In an article posted on Lexology by the law firm of Gordon Rees Scully Mansukhani, Brenda Radmacher a partner and construction law expert writes about the new jobsite safety measures that Companies will have to observe in light of COVID-19.
Radmacher does a great job of identifying the new norms, both on and off the jobsite, Workers will need to observe in order to avoid spreading the disease.
Some of these new norms are common widespread recommendations such as washing hands and observing social distancing, but some are very specific to construction and some are likely to impact costs and schedules.
I recommend reading Radmacher’s article, but I wanted to address a few specific recommendations.
Limiting elevator occupancy to two individuals
This wont be an issue for most projects, but high rise and mid-rise construction will certainly be impacted. Imagine the time it would take to either bring Workers up or down during high traffic times of the day. The lines of workers with their tools in hand waiting for their turn to access the elevator could be extraordinary. Perhaps some projects will add multiple elevators where they previously only needed one, but those measures would work only on the largest projects where such costs are not considered excessive. This definitely has the potential of extending both cost and time on a project.
Perform daily environmental cleaning – sanitizing surfaces
Most job sites have a laborer or two who’s job it is to sweep and collect rubbish. Generally speaking these resources are not dedicated janitorial staff. They perform other tasks as well, but if the new norm will require a higher level of sanitizing than previously required, a dedicated custodian may be required.

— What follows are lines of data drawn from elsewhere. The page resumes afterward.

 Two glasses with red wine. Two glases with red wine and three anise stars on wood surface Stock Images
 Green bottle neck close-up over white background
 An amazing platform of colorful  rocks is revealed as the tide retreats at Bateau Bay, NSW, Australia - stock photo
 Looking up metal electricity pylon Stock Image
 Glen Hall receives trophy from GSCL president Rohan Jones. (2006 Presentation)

Perform daily sanitization of small, handheld tools
I can honestly say my tool bin is full of tools that have never touched a rag, let alone be sanitized. Most workmen manage their own tools, so I see sanitizing of small handheld tools as an individual task. However, large commercial tools such as concrete saws or jack hammers are probably owned by the Company and shared. Sanitizing tools like this is no easy feat and is certainly not in the purview of a Custodian. This one may just see the birth of a new construction site service you never needed before.
Practice Staged Working
The CDC has published guidelines for returning to work. Among those guidelines, staggering shifts is mentioned, but in the context of construction, the impact of this measure could be much higher than in your typical office environment. Imagine the complexity a Construction Manager will now face in having to plan a job so that work crews are not working concurrently in the same space. Perhaps this will force some job sites to move to a 2 (or maybe three) shift schedule where work is happening during evenings and nights. More than likely this will extend schedules and cause construction work to run longer.
New Jersey’s New Law
Radmacher’s article highlights the new recommended measures that Companies should observe, but in New Jersey, Governor Phil Murphy has passed an Executive Order making these observations the law.
Nicholas Brenado and Chris Sweeny of the Law firm Cozen O’Connor tell us that on April 8th, the Governor of New Jersey passed Executive order 122.

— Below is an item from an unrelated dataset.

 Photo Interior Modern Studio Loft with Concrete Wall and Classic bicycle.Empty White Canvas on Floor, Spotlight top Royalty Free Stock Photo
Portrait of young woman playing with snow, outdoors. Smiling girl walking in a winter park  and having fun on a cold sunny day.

This new order closes non-essential jobsites and mandates the adoption of new practices on sites deemed essential.
Among the Governor’s order sites will need to;
- Require individuals to be at least six feet apart when possible;
- Stagger work start/stop times to limit individuals from entering and leaving the job site at the same time;
- Stagger breaks and work times to safely continue work on the project with minimum amount of employees;
- Restrict individuals from accessing common areas at the same time;
These new regulations will undoubtedly cause increases to cost and extend schedules.
Don’t get me wrong, preventing the spread of COVID-19 is a top priority. I don’t object to these new provisions, but we need to be aware that imposing these new regulations is not without it’s consequences.

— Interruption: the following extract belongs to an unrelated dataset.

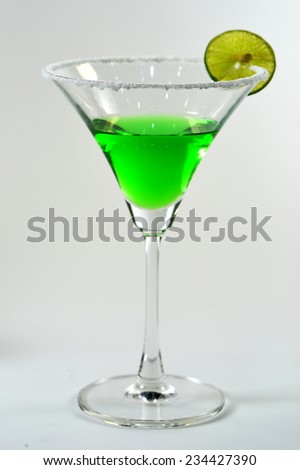 Martini glass with green coctail on white background  - stock photo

Owners will need to accommodate longer durations for construction and their budgets will need to adjust accordingly.
Further, local regulations which previously restricted deliveries or work from occurring during evening hours may need to be softened to accommodate these new norms
On the plus side, these new norms present new opportunities. When working on-site becomes complex, off-site construction becomes more viable. Off-site and modular construction techniques could solve some of these new complexities and perhaps reduce schedules and costs too.
What about you? What changes have you see on your jobsites? How do you see the industry changing? Tell me your stories.